Objective
Transcribe the entries below verbatim, omitting the pictures.

Information provided
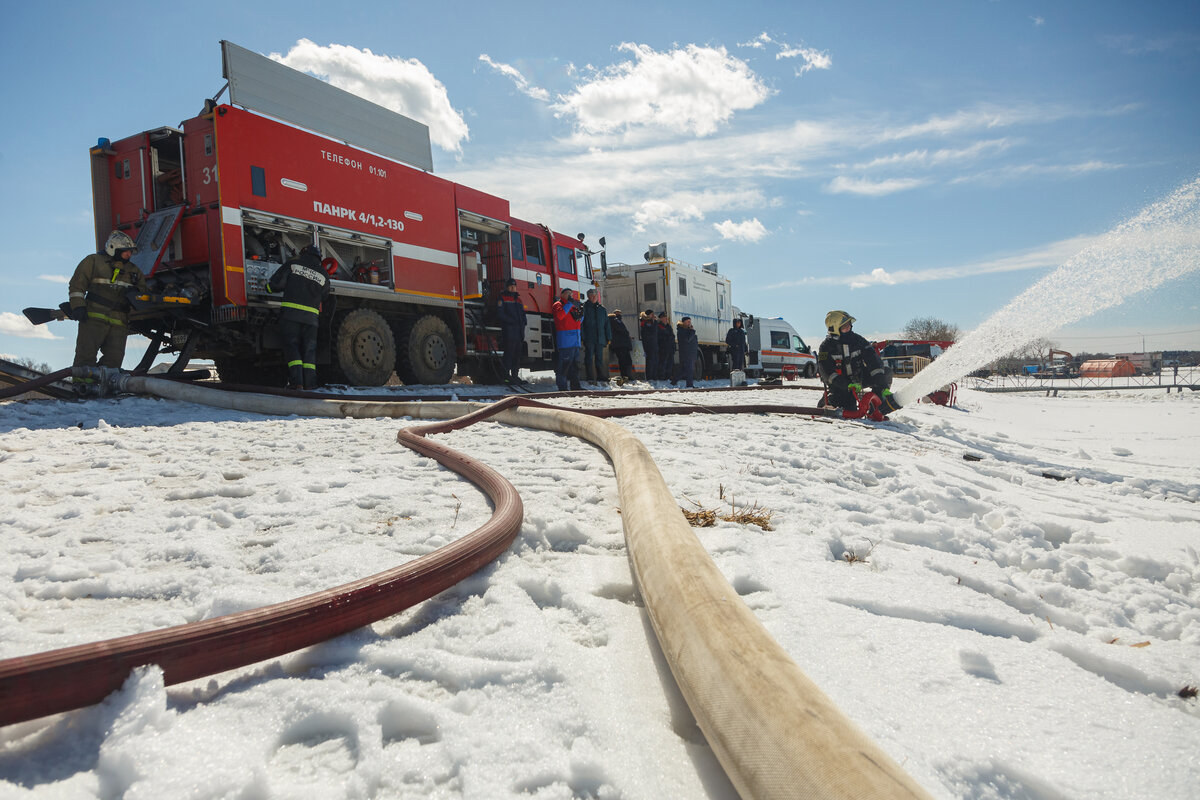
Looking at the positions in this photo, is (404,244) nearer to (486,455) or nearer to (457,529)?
(486,455)

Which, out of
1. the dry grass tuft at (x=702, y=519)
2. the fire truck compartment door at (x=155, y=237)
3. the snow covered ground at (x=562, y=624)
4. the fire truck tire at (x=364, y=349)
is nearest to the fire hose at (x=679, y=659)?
the snow covered ground at (x=562, y=624)

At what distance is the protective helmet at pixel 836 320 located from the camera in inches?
295

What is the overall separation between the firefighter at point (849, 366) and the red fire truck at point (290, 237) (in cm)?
567

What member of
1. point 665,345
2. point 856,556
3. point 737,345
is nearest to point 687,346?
point 665,345

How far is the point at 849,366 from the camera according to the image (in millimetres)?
7555

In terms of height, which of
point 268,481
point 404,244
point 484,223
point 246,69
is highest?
point 246,69

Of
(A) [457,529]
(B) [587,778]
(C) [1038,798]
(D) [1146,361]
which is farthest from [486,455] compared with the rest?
(D) [1146,361]

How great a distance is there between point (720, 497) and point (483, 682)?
6.02 ft

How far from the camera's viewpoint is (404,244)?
9.20 m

Response for this exercise
Looking at the positions in this photo, is (404,244) nearer to (486,455) or nearer to (457,529)?
(486,455)

Which, out of
1. the dry grass tuft at (x=702, y=519)
2. the fire truck compartment door at (x=155, y=237)
3. the snow covered ground at (x=562, y=624)
4. the fire truck tire at (x=364, y=349)
is nearest to the fire hose at (x=679, y=659)?
the snow covered ground at (x=562, y=624)

At what distance is the protective helmet at pixel 836 320 located from the camera in inches?
295

What is the overall separation between the firefighter at point (849, 366) and the red fire truck at point (290, 237) (in cm)?
567

What member of
1. point 665,345
2. point 856,556
3. point 737,345
is nearest to point 687,346?
point 665,345

How far is the point at 849,366 from the camera according to the image (in millimetres)?
7555

In terms of height, which of
point 268,481
point 404,244
point 484,223
point 246,69
is highest?
point 246,69

Of
(A) [457,529]
(B) [587,778]
(C) [1038,798]
(D) [1146,361]
which is farthest from [486,455] compared with the rest?
(D) [1146,361]

How great a distance is there between point (720, 497) and point (483, 682)?
6.02 ft

How far from the camera's viewpoint is (404,244)?
9.20 m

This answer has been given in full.